2009/12/1 火曜日

五体満足ながら贅沢な不満

Filed under: 未分類 — wakayama @ 7:29:24

昨日、ドキュメンタリー番組を見ながら感動する。それは、視覚障害ながらも奇跡のピアニストと絶賛される辻井伸行さんの幼少時代からの生い立ちを紹介した番組であった。

生まれながら目が見えない子供への親としての将来への不安に子供と一緒に死のうかと思った都度に子供がその境遇の中、一日、一日を懸命に生きている姿、寝顔を見る度ごとに励まされ、あるクリスマスの日におもちゃのピアノから子供が弾くジングルベルの音色を聞き、共に生きようと決意したことなどを知り、親の尺度だけで子供の人生を判断するものではないと感じる。

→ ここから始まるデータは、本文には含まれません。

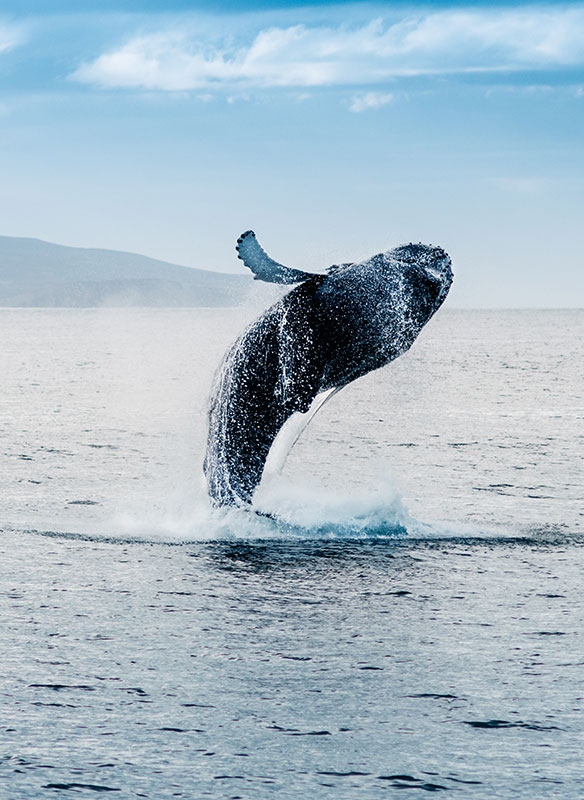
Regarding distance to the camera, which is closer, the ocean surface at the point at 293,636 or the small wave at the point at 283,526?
Result: the ocean surface at the point at 293,636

「決して上手く弾こうとは思っていない、ただ聞いてくれる人にうっとりして貰いたいだけ」と本人は言っていた。ある時、目が見えないんですかと質問された時に本人からは、「自分は目が見えないけれどピアノは弾けることが嬉しい」と返した言葉が印象的だった。音楽を通じ、人と人との絆をつなぐことができることへの感動を覚えた。

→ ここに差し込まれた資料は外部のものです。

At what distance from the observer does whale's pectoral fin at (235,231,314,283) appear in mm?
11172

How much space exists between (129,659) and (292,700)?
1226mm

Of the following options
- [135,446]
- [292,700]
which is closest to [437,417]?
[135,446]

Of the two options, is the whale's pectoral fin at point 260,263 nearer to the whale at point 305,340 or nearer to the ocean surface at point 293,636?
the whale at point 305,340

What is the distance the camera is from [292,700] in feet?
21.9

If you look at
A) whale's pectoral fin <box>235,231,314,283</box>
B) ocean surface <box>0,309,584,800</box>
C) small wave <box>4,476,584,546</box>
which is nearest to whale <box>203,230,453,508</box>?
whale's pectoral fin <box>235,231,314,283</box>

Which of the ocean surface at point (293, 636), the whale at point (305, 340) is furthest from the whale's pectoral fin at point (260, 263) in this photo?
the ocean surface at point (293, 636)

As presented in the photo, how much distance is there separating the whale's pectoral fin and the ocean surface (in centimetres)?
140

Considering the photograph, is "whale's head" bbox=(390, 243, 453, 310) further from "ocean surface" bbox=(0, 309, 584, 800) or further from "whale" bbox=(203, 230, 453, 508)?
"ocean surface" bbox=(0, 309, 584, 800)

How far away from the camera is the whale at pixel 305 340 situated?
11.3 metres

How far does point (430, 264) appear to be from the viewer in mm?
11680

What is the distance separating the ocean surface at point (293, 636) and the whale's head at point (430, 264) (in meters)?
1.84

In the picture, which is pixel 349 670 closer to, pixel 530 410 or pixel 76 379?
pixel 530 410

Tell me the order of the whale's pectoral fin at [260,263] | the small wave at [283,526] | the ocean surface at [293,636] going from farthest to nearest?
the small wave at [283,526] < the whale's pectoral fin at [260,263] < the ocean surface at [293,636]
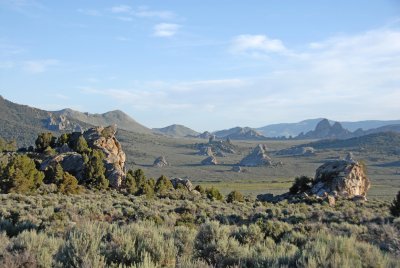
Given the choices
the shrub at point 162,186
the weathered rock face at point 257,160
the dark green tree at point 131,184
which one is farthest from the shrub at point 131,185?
the weathered rock face at point 257,160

楽譜を見ながらピアノを弾く人よりも滑らかなタッチでピアノを奏でる姿を見ると感性豊かな音色が聴衆者に伝わるように感じる。「普通の人には見えないものが僕には見えるような気がする」と言っていた。自然をありのまま受け入れ、風、川を表現した「川のささやき」などを聞くと忘れていた幼少時代に味わった風に触れた川のせせらぎのような懐かしさを思い出すようであった。

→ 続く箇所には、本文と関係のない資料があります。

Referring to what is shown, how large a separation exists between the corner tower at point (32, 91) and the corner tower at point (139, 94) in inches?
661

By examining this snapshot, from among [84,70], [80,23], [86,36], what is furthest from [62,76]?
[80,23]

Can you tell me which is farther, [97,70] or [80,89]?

自分自身、五体満足ながら自然をありのまま受け入れること、表現すること、人と人との絆を伝えきれないことへの贅沢な不満を感じながら反省をした。

日々、不自由ない生活が何かを忘れ、不満の毎日を送っているようで物欲だけに拘り、心の豊かさを失っているような気がする。

アメリカを中心とした資本主義の終焉である今こそ、「ポスト資本主義社会」への転換を図る上で心の豊かさを追求するべきとピータ・ドラッカーの言葉を思い出す。